» EXERCISE TASKS:
**a.** In two sentences, summarize the text about the album that appears below.
**b.** From the text about the album below, write out word for word the part that opens with the words containing "For this album, an" and closes with "or military action.".

"This Is Our Punk-Rock," Thee Rusted Satellites Gather + Sing, is the third studio album by Canadian post-rock band The Silver Mt. Zion Memorial Orchestra & Tra-la-la Band (with choir). It was released August 25, 2003, in Europe and September 2, 2003, in the rest of the world by Constellation Records.

For this album, an amateur choir was assembled from a few dozen friends and colleagues. The liner notes contain a page of the score used by the choir in the opening track (the "fasola" section).

This album was essentially created as a requiem for open and abandoned spaces in Montreal (the band's home town), as well as for similar loss and decay around the world, due to either urban development or military action.

Track listing

Personnel
The Silver Mt. Zion Memorial Orchestra & Tra-la-la Band (with choir)

» DATA EXCERPTS:
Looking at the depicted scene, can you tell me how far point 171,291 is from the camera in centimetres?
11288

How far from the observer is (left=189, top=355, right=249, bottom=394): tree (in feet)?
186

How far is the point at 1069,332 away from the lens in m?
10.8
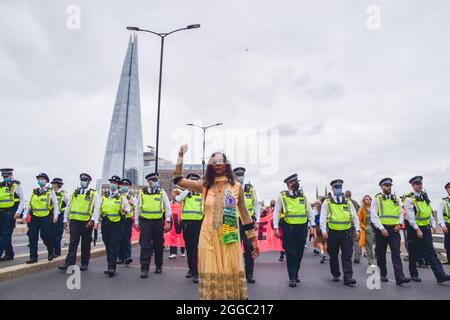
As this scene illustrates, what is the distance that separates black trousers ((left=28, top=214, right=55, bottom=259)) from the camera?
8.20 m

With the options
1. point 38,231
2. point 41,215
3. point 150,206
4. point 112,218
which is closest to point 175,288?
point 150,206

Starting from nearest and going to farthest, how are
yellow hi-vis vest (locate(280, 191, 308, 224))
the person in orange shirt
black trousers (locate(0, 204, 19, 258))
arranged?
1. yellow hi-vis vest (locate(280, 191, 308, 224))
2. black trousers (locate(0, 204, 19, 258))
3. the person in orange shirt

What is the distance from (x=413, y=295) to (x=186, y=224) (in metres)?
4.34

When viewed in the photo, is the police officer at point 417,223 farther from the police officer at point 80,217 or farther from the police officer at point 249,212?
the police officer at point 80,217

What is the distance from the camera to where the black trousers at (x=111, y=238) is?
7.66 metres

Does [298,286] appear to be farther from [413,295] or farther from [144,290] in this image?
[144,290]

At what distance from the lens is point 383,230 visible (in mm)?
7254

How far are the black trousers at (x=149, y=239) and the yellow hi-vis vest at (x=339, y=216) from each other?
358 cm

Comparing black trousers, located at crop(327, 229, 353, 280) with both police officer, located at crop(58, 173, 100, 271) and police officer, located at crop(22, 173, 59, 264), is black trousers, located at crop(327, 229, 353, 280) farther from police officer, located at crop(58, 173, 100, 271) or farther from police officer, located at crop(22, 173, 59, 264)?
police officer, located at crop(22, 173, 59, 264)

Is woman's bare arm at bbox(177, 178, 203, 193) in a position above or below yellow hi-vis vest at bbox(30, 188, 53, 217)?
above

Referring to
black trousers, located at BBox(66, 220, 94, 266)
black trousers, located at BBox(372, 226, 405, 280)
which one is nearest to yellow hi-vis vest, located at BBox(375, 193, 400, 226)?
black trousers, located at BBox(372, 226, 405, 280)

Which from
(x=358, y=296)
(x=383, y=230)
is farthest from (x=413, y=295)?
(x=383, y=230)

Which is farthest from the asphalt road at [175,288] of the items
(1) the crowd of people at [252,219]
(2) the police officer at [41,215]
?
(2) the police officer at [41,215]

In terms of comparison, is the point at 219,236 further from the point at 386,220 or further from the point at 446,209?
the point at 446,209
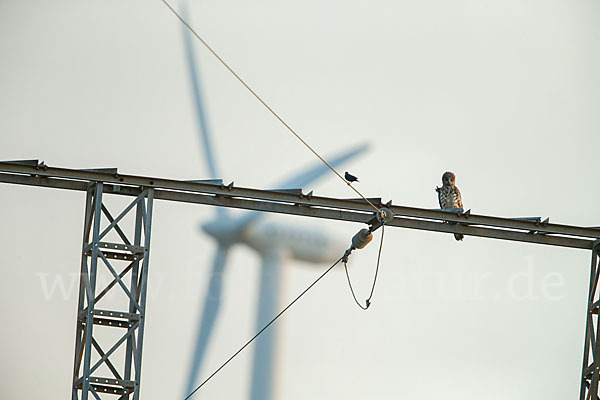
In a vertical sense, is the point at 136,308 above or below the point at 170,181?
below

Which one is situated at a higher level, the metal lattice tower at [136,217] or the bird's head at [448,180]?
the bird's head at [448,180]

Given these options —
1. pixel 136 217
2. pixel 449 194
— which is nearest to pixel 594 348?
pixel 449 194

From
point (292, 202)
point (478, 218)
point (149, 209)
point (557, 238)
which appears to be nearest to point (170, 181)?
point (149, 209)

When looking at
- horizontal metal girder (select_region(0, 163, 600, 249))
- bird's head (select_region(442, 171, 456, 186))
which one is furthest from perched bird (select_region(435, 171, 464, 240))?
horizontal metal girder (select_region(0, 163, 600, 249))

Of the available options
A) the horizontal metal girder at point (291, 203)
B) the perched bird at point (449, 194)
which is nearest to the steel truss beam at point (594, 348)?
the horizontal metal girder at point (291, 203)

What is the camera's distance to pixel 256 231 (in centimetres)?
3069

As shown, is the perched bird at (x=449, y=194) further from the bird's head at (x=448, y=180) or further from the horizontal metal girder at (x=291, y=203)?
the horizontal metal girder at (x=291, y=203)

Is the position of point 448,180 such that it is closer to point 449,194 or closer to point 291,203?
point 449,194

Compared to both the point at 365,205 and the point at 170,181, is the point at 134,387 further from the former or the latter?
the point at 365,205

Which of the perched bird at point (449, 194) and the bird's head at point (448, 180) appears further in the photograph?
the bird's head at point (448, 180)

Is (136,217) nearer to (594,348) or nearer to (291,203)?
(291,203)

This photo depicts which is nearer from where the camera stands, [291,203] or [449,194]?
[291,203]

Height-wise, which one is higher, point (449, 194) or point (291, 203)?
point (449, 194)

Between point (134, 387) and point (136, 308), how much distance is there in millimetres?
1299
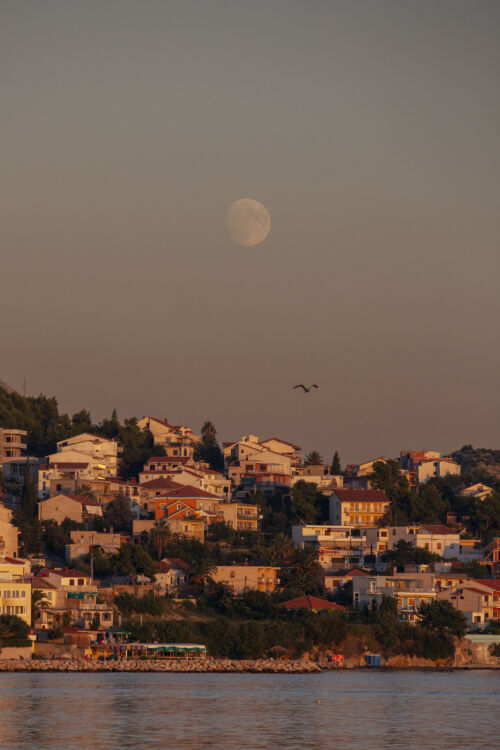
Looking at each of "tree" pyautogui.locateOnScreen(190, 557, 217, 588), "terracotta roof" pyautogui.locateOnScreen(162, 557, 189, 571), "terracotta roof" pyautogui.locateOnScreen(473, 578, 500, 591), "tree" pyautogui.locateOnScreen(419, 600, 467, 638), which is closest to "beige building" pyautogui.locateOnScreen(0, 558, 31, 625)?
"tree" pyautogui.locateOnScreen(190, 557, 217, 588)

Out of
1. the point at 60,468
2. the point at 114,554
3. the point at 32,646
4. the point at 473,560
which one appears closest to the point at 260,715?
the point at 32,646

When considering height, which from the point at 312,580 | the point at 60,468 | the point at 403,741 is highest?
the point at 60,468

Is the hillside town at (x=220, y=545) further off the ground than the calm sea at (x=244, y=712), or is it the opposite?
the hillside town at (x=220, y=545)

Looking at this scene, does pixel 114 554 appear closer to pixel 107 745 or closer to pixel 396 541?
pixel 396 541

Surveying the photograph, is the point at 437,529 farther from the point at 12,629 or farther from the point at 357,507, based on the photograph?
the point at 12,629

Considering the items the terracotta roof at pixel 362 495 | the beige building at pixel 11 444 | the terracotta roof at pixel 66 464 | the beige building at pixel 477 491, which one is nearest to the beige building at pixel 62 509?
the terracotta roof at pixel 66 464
---
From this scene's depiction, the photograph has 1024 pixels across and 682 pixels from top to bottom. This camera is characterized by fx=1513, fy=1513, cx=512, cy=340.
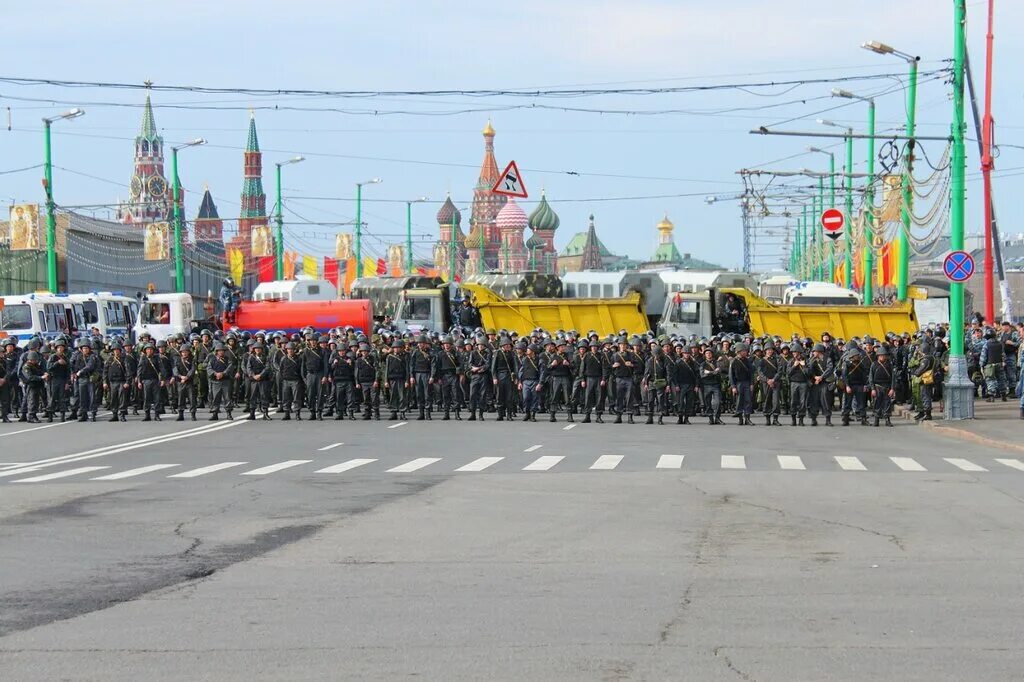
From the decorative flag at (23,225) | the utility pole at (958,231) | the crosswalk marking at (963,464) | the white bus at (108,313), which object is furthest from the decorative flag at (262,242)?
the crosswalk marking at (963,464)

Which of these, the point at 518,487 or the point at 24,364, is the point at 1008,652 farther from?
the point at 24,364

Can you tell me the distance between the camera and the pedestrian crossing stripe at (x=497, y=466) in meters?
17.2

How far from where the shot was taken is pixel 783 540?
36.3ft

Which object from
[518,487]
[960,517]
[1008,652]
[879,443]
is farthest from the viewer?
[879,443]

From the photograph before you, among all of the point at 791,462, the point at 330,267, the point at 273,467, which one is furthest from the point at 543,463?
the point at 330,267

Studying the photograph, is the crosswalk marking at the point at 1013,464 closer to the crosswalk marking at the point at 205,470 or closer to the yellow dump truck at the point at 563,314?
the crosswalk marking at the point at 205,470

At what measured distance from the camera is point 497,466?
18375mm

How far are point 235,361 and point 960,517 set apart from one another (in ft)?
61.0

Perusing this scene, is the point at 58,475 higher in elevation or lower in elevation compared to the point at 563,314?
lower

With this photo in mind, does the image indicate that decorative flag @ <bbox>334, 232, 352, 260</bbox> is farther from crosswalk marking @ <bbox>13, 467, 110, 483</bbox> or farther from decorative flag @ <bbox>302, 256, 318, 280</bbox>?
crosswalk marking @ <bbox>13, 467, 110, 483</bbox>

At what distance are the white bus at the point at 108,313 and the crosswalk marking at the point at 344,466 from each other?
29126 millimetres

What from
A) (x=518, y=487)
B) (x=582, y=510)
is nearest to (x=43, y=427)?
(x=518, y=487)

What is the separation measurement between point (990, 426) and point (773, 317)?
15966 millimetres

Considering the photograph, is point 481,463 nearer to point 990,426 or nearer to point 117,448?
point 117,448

» EXPECTED OUTPUTS:
**a.** "This Is Our Punk-Rock," Thee Rusted Satellites Gather + Sing is the third studio album by the Canadian post-rock band The Silver Mt. Zion Memorial Orchestra & Tra-la-la Band (with choir), released by Constellation Records in 2003. For it, an amateur choir was assembled from a few dozen friends and colleagues, and the album was created as a requiem for open and abandoned spaces in Montreal and for similar loss and decay around the world.

**b.**
For this album, an amateur choir was assembled from a few dozen friends and colleagues. The liner notes contain a page of the score used by the choir in the opening track (the "fasola" section).

This album was essentially created as a requiem for open and abandoned spaces in Montreal (the band's home town), as well as for similar loss and decay around the world, due to either urban development or military action.